**ACTION ITEM**
A faithful copy of all the records is needed, with the pictures omitted.

**RECORDS SUPPLIED**
#####

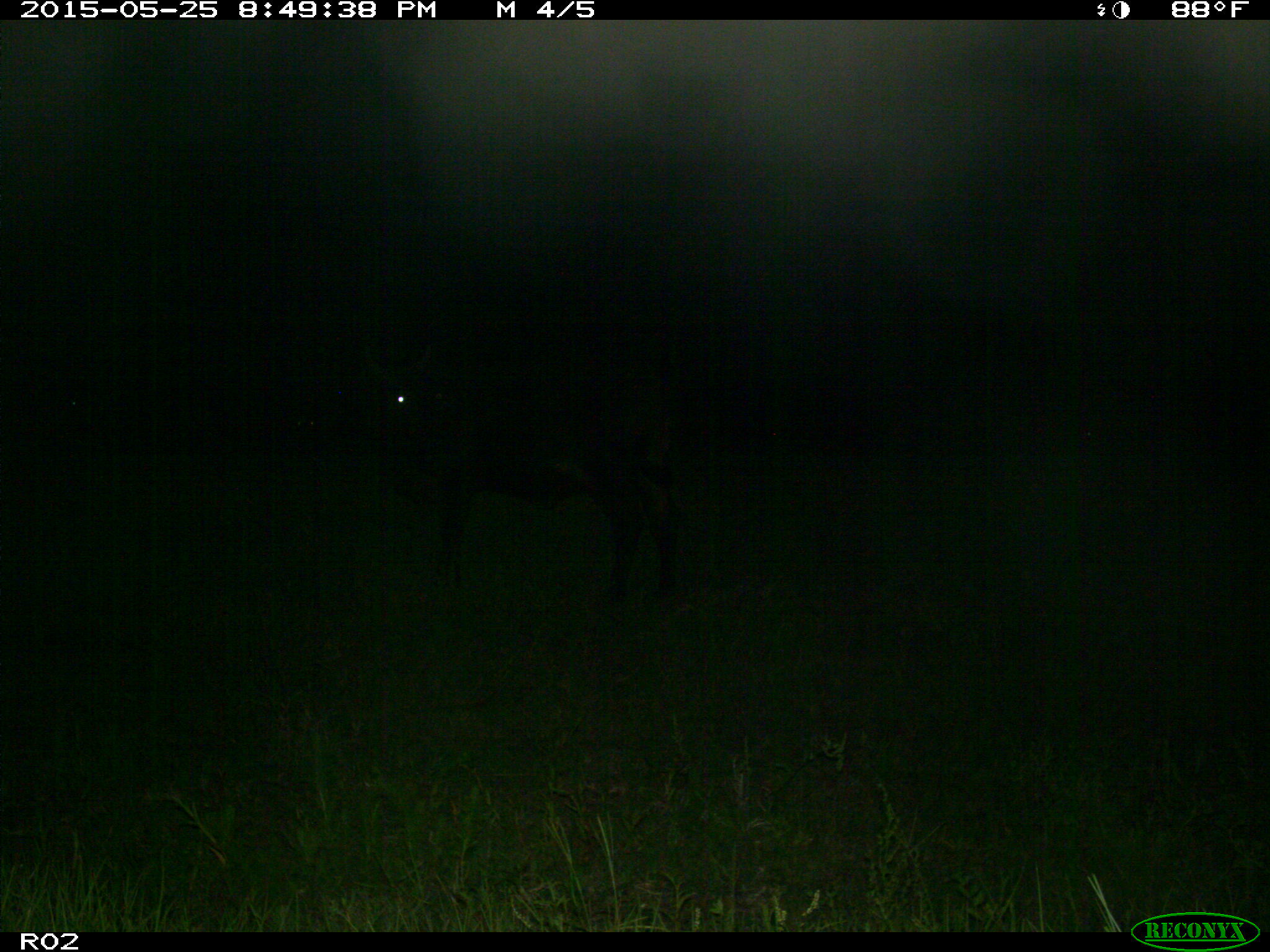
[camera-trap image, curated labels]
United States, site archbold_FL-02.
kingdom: Animalia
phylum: Chordata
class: Mammalia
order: Artiodactyla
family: Bovidae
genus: Bos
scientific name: Bos taurus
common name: domestic cow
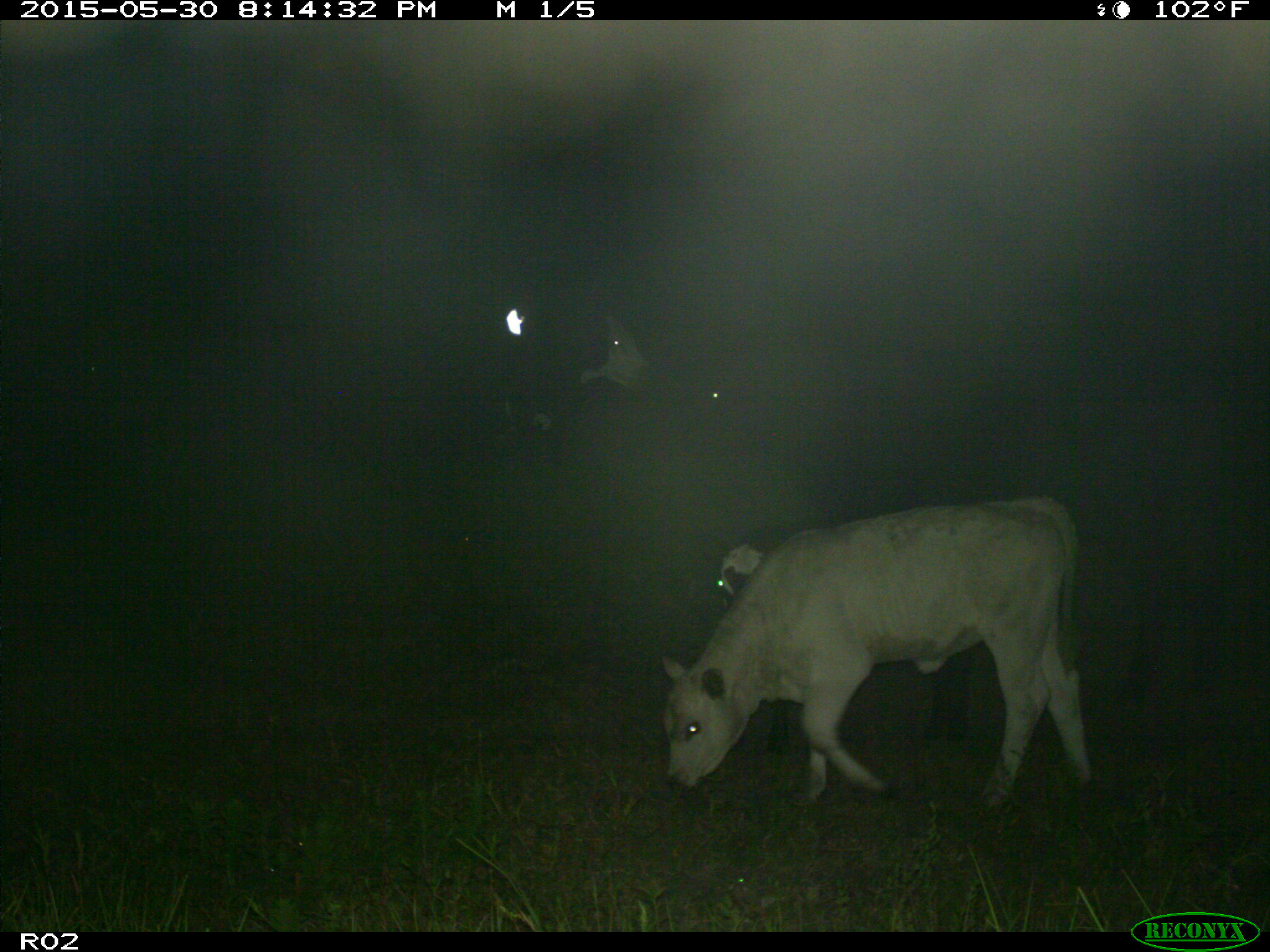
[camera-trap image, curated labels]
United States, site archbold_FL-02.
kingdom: Animalia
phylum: Chordata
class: Mammalia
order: Artiodactyla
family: Bovidae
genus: Bos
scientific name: Bos taurus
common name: domestic cow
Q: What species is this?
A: Bos taurus (domestic cow).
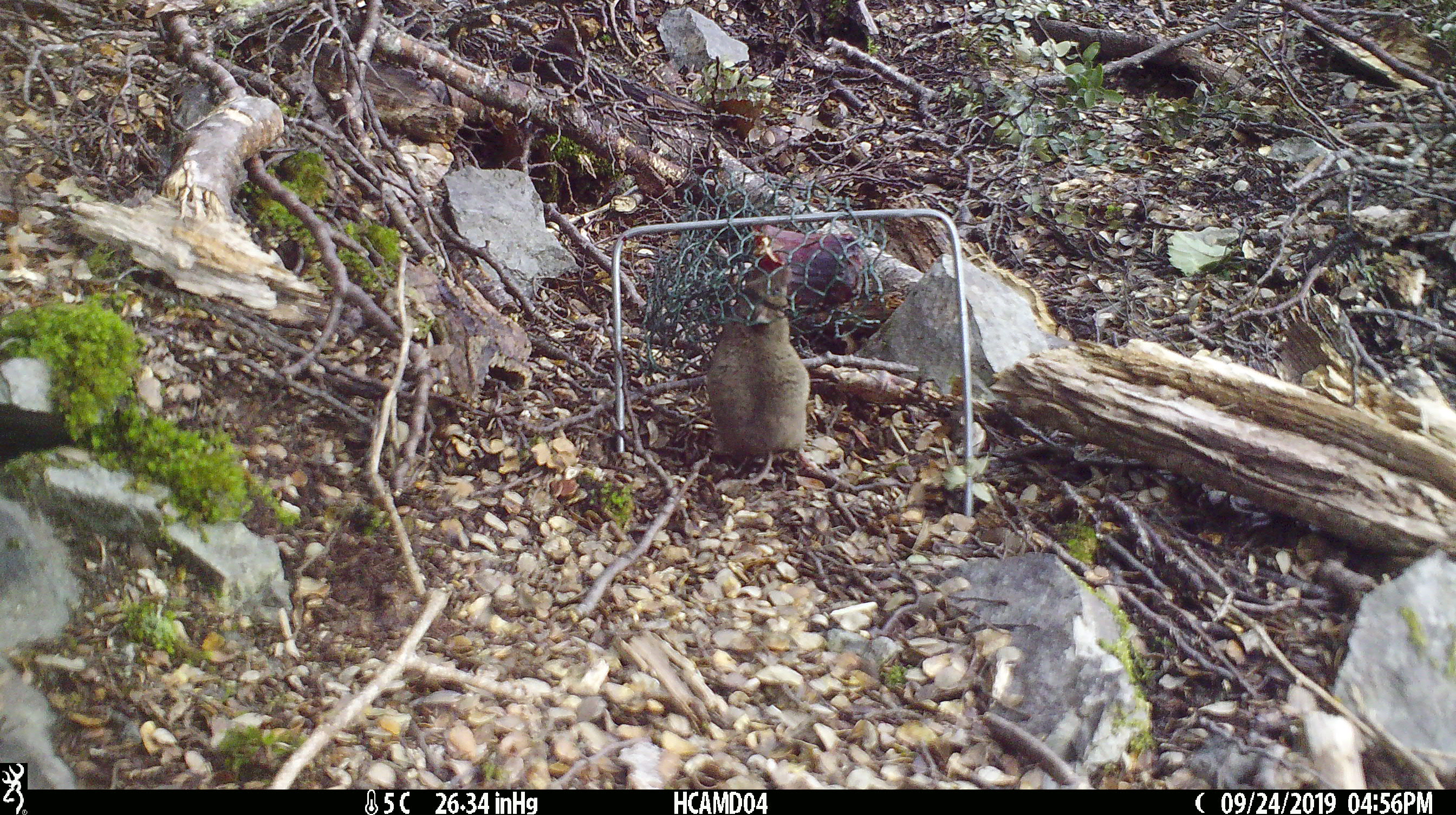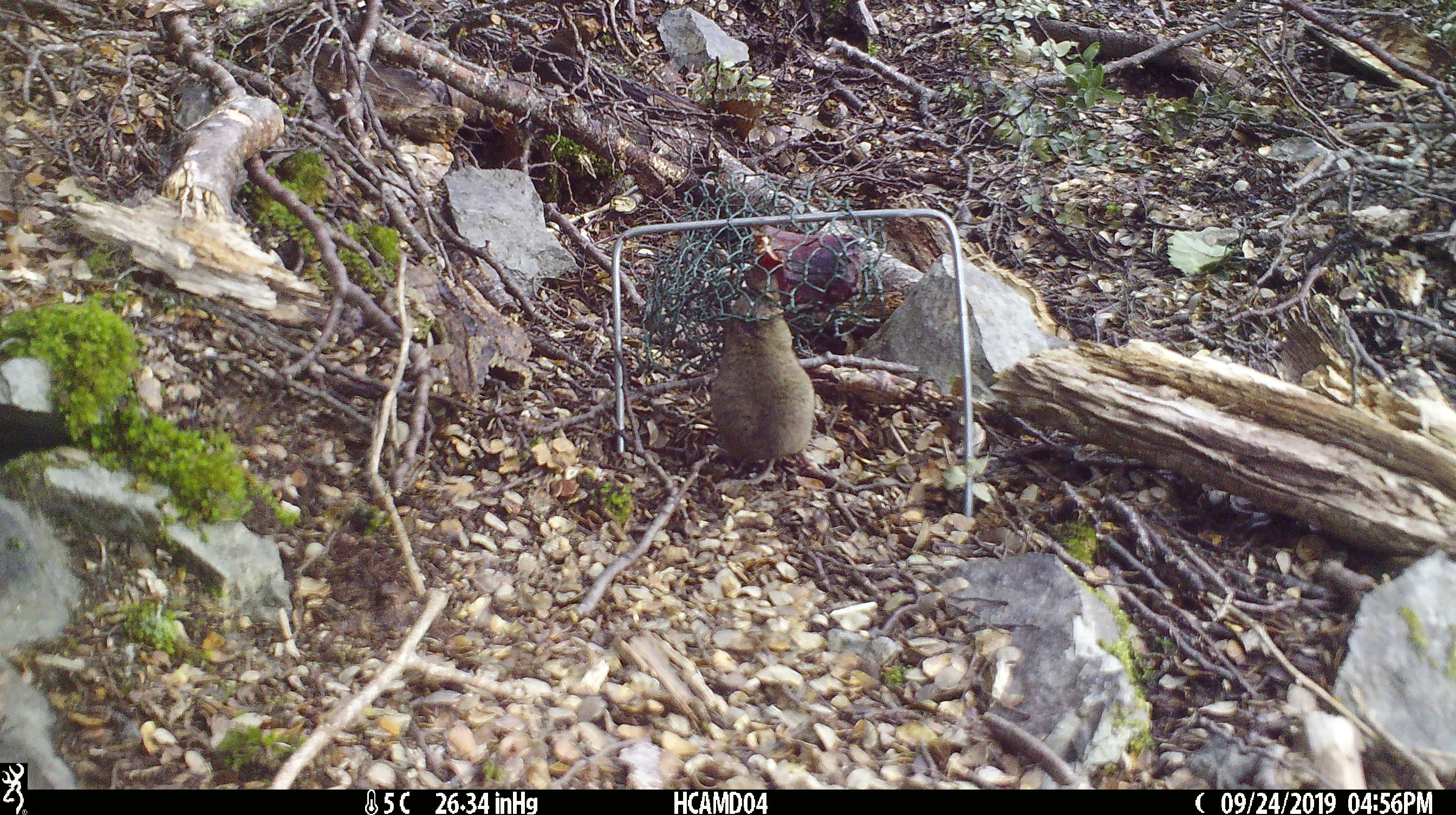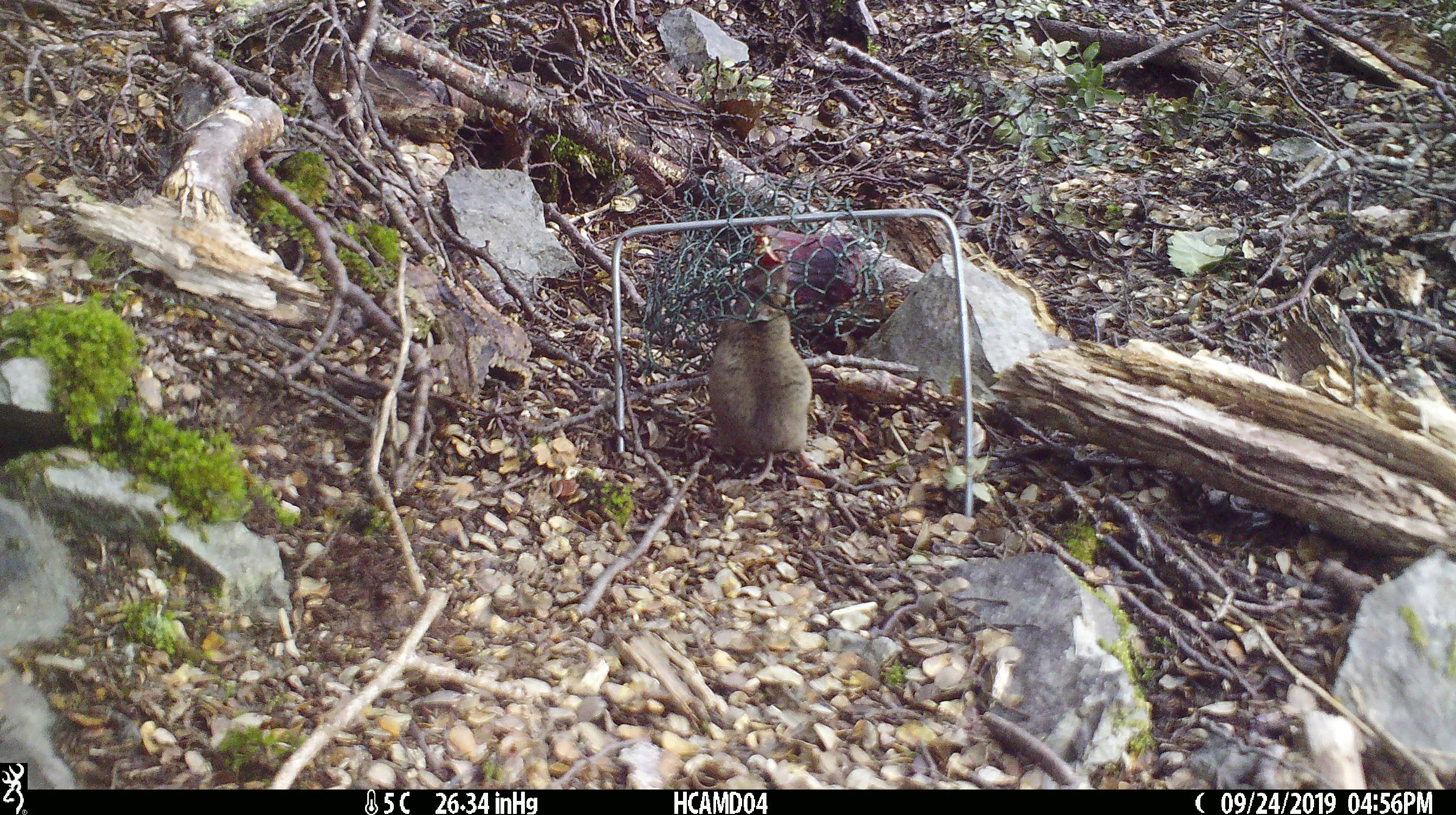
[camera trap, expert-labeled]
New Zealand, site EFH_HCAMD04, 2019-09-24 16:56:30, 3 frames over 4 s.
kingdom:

#####

**RESPONSE TO THE TASK**
[camera-trap image, curated labels]
United States, site archbold_FL-02.
kingdom: Animalia
phylum: Chordata
class: Mammalia
order: Artiodactyla
family: Bovidae
genus: Bos
scientific name: Bos taurus
common name: domestic cow
[camera-trap image, curated labels]
United States, site archbold_FL-02.
kingdom: Animalia
phylum: Chordata
class: Mammalia
order: Artiodactyla
family: Bovidae
genus: Bos
scientific name: Bos taurus
common name: domestic cow
Q: What species is this?
A: Bos taurus (domestic cow).
[camera trap, expert-labeled]
New Zealand, site EFH_HCAMD04, 2019-09-24 16:56:30, 3 frames over 4 s.
kingdom:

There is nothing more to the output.